EXTRACT TO READ>
━━━━━━━━━━━━━━━━━━━━

Which products are made in sweatshops?

All kind of products can be made in sweatshops.

Some of the biggest problem industries are:

  • Shoes
    Many types of shoes are made in sweatshops. However, the biggest problem is found with sneakers and athletic shoes.
    Most athletic shoes are made in sweatshops in Asian countries.
    Child labour is also very common in the shoe industry.
  • Clothing
    Clothing is very often made in sweatshops and with the use of child labour.
    In the U.S. the majority of garment workers are immigrant women that work 60-80 hours a week, usually without minimum wage or overtime pay. Overseas, garment workers routinely make less than a living wage, working under extremely oppressive conditions.
    Rugs A lot of child labour is used in the rug industry. Nearly one million children are illegally employed making hand-knotted rugs worldwide.
    Approximately 75% of Pakistan's carpet weavers are girls under 14.
  • Toys
    A lot of toys are made in sweatshops and by child labour. Especially toys made in countries like China, Malaysia, Thailand or Vietnam. The average North American toy maker earns $11 an hour. In China, toy workers earn an average of 30 cents an hour.
  • Chocolate
    43% of cocoa beans come from the Ivory Coast where recent investigators have found child slavery. In addition, cocoa workers who are paid, receive wages that leave them at the edge of poverty and starvation.
  • Bananas
    Banana workers are some of the most exploited workers in the world. They have to work long hours, get low pay, are forced overtime and are exposed to dangerous pesticides.
  • Coffee
    Coffee is the second largest US import after oil.

━━━━━━━━━━━━━━━━━━━━

SOURCE MATERIAL>

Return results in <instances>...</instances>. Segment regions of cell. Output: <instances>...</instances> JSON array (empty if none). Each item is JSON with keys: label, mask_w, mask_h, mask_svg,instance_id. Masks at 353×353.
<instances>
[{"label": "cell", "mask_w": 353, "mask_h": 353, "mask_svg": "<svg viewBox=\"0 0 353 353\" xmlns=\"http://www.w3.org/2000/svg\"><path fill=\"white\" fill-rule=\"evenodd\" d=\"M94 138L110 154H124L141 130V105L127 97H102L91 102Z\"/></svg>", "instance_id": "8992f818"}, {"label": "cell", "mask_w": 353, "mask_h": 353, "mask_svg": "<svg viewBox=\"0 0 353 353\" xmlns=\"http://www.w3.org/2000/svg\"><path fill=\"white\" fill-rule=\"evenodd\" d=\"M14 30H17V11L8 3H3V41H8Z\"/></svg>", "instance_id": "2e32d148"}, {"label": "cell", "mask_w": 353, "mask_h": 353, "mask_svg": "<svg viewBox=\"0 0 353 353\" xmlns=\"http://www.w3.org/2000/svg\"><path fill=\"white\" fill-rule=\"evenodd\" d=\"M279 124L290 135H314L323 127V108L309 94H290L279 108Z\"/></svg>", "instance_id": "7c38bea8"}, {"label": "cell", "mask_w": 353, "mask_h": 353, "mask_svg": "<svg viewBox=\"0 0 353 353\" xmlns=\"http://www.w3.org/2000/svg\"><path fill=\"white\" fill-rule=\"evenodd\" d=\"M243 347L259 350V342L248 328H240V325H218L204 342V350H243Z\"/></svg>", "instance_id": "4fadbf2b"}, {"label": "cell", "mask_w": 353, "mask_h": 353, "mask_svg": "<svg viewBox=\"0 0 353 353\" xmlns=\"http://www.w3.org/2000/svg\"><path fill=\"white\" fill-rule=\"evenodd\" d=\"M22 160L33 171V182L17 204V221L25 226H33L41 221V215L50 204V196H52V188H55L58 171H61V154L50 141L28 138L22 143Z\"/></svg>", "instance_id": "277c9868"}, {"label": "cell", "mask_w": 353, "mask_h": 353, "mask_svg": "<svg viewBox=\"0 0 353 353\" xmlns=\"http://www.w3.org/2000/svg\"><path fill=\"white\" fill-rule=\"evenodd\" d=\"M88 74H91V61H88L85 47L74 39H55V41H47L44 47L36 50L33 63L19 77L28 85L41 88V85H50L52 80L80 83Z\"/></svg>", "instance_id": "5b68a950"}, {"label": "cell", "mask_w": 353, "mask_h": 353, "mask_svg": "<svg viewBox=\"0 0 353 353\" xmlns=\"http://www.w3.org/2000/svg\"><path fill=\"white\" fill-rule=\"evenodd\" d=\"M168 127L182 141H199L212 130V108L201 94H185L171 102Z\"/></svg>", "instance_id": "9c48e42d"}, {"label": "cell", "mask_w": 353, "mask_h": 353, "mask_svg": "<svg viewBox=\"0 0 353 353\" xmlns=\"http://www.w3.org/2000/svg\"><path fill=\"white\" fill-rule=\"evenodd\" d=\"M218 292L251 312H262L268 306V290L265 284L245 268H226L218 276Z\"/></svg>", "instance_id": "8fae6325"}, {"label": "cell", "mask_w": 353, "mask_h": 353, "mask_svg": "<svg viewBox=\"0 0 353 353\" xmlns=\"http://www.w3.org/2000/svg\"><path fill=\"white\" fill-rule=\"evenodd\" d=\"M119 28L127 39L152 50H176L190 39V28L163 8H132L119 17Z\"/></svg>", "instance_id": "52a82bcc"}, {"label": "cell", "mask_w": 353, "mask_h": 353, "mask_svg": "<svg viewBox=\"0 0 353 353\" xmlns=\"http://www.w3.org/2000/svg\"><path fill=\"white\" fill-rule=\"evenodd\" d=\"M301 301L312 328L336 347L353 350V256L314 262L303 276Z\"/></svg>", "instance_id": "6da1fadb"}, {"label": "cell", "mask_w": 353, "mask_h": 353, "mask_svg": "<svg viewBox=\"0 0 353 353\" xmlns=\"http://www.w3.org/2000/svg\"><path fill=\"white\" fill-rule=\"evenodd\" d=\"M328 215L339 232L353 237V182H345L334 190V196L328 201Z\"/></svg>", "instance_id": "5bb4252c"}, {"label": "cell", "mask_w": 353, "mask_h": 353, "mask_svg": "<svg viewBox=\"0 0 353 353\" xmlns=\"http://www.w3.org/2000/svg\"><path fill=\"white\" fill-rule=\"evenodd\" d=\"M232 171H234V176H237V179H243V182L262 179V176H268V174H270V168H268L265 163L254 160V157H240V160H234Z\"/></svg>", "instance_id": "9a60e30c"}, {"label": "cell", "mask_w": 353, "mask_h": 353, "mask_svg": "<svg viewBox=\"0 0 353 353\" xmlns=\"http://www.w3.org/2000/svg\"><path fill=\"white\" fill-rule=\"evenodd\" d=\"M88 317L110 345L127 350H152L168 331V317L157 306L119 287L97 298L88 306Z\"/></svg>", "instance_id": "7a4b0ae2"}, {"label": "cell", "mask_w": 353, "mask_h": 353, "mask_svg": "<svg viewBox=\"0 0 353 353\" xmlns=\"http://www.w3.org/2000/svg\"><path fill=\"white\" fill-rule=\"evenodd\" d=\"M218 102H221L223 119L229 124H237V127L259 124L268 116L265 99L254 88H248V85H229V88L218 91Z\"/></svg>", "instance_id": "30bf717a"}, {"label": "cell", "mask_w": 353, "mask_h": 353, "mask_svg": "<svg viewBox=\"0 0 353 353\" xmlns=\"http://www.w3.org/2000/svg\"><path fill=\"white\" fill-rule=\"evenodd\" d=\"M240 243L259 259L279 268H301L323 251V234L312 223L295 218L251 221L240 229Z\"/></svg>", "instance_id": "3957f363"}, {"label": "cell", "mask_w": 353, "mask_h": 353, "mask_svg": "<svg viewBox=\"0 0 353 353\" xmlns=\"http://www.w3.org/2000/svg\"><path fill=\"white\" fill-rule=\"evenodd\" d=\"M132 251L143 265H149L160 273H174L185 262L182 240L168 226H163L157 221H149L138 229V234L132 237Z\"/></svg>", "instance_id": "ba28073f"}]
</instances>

━━━━━━━━━━━━━━━━━━━━

EXERCISE TASK 1>
Please explain, in one to three sentences, why the sweatshop text counts banana workers among the most exploited workers in the world.
EXERCISE TASK 2>
According to the sweatshop text, what share of Pakistan's carpet weavers are girls under 14?

FINAL RESULT 1>
Banana workers have to work long hours for low pay. They are forced to work overtime and are exposed to dangerous pesticides.

FINAL RESULT 2>
Approximately 75%.